Chapitre III. La dimension psychologique et culturelle du changement
Sous l’aridité des organigrammes et des processus, la culture organisationnelle, définie par Edgar Schein comme un ensemble de postulats partagés, constitue le véritable système d’exploitation d’une institution. Ce chapitre critique les approches du changement qui ignorent cette dimension invisible mais déterminante. L’échec de l’implantation de modèles managériaux occidentaux dans des entreprises congolaises sans adaptation culturelle en est la preuve. L’étudiant apprendra à auditer les “artefacts, valeurs et postulats” d’une organisation pour y ancrer le changement et en faire un levier de succès.
III.1 La gestion des résistances au changement
Face à l’inertie ou à l’opposition active, une analyse fine des sources de résistance est impérative. Celles-ci ne relèvent pas de la simple mauvaise volonté mais de logiques rationnelles : peur de l’inconnu, perte de compétences, remise en cause des statuts ou des relations de pouvoir. En analysant le cas de l’introduction de terminaux de paiement électronique dans les marchés de Kinshasa, ce module dote l’étudiant d’outils pour diagnostiquer les causes profondes de la résistance et pour y répondre par des stratégies ciblées de communication, de formation et de négociation.

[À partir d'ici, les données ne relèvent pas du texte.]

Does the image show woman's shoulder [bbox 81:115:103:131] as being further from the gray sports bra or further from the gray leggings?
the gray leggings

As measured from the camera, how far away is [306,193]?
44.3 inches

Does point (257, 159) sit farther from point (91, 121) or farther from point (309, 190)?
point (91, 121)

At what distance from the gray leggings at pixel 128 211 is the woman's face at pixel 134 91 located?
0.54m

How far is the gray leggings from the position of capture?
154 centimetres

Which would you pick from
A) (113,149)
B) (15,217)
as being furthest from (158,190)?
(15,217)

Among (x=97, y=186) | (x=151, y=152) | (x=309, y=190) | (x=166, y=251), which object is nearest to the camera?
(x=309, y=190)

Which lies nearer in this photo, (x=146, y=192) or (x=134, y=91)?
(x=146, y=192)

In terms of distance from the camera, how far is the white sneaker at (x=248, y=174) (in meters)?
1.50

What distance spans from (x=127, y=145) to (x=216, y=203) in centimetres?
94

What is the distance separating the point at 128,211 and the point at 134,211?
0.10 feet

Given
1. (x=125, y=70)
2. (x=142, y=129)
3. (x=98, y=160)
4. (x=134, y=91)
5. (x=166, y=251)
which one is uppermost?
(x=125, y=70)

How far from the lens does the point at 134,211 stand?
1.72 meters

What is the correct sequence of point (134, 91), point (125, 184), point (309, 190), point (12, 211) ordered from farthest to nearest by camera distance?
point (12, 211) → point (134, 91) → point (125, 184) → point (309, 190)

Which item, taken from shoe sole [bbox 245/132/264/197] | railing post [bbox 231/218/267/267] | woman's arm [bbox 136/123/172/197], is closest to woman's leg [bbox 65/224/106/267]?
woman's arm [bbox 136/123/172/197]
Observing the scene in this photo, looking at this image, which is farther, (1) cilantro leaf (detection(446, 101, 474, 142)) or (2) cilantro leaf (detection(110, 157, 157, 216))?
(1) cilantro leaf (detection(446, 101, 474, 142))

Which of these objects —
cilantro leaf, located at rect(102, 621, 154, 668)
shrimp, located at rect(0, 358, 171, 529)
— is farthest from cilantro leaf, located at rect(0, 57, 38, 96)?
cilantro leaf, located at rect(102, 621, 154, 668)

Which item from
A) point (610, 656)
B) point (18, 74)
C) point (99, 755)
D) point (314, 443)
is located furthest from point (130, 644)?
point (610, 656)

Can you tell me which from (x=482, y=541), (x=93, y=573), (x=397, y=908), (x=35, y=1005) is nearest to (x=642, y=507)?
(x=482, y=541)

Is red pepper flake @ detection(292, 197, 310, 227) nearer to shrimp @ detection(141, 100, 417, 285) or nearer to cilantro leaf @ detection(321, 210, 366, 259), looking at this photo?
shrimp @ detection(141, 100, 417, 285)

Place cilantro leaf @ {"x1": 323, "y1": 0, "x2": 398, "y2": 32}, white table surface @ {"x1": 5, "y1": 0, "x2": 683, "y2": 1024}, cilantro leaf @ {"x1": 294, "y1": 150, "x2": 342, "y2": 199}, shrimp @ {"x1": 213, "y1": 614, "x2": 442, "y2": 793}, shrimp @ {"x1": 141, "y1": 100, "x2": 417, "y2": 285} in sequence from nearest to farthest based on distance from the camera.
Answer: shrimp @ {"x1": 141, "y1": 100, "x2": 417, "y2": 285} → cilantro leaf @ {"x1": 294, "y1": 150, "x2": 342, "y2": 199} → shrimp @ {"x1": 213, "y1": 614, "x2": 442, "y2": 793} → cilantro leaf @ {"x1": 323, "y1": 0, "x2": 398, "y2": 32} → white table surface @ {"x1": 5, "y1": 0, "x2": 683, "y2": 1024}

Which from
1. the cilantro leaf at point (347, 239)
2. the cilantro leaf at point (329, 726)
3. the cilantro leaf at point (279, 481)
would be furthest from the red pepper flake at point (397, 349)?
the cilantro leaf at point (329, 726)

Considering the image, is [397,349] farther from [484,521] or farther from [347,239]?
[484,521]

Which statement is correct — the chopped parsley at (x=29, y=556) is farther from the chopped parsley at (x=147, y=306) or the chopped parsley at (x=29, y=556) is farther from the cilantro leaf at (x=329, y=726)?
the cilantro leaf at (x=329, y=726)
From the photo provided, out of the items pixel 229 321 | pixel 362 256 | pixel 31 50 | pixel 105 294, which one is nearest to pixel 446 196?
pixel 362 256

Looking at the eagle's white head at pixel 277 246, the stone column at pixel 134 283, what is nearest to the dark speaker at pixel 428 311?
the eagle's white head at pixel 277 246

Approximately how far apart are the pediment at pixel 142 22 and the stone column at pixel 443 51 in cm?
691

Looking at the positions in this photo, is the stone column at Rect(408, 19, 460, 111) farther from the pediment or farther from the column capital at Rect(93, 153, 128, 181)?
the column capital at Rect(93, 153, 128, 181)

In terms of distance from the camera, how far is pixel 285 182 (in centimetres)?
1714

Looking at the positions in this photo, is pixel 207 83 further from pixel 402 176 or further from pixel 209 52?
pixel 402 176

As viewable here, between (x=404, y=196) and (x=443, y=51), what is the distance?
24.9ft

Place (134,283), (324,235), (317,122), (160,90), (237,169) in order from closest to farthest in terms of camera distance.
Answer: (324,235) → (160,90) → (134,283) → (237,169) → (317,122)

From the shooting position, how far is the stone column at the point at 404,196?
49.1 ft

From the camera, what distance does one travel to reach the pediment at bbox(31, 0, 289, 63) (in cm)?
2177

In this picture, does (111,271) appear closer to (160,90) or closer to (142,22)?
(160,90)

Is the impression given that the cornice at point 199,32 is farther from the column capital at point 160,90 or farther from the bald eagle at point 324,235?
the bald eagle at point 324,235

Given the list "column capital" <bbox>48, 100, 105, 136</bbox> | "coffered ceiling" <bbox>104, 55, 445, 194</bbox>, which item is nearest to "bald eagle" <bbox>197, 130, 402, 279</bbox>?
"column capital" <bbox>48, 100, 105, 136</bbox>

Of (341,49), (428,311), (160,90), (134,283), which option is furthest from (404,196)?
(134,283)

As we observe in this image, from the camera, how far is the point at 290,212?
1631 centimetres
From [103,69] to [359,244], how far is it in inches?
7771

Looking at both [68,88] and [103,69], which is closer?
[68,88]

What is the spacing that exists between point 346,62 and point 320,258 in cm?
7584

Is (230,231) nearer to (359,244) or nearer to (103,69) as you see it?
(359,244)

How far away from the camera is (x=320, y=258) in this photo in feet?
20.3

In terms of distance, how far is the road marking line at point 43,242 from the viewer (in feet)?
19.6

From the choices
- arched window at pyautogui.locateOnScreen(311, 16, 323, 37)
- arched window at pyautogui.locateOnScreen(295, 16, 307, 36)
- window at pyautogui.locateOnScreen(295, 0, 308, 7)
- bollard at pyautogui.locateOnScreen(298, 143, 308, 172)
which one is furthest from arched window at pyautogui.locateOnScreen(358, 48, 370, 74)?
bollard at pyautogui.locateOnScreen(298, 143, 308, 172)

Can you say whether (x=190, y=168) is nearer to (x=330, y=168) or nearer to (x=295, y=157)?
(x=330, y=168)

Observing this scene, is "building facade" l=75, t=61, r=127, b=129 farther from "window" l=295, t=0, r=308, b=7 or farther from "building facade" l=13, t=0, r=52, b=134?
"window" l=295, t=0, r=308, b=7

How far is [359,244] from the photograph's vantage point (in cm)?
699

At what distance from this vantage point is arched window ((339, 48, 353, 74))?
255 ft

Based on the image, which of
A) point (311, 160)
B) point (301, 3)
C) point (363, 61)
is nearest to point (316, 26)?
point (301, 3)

III.2 La culture organisationnelle comme levier et frein (Schein)
Défini par Edgar Schein comme un ensemble d’artefacts, de valeurs et de postulats de base, le concept de culture organisationnelle est la clé pour comprendre pourquoi les changements échouent ou réussissent. Une transformation qui heurte les postulats fondamentaux d’une entreprise est vouée à l’échec. L’analyse de la culture de la REGIDESO, par exemple, est un prérequis à toute tentative de modernisation de son service client. L’étudiant apprendra à décoder le “génome” culturel d’une organisation pour concevoir des changements qui entrent en résonance avec ses valeurs profondes.
III.3 Le leadership transformationnel (Bass & Burns)
Une dynamique de changement profond exige un leadership qui transcende la simple gestion transactionnelle (récompense/sanction). Le leader transformationnel inspire une vision, stimule intellectuellement ses équipes, fait preuve de considération individualisée et agit comme un modèle. Ce type de leadership est crucial pour mener des réformes ambitieuses, comme celle du système éducatif en RDC. L’étudiant se dotera d’un cadre pour analyser les styles de leadership et développer les compétences nécessaires pour incarner et catalyser personnellement le changement au sein de son organisation.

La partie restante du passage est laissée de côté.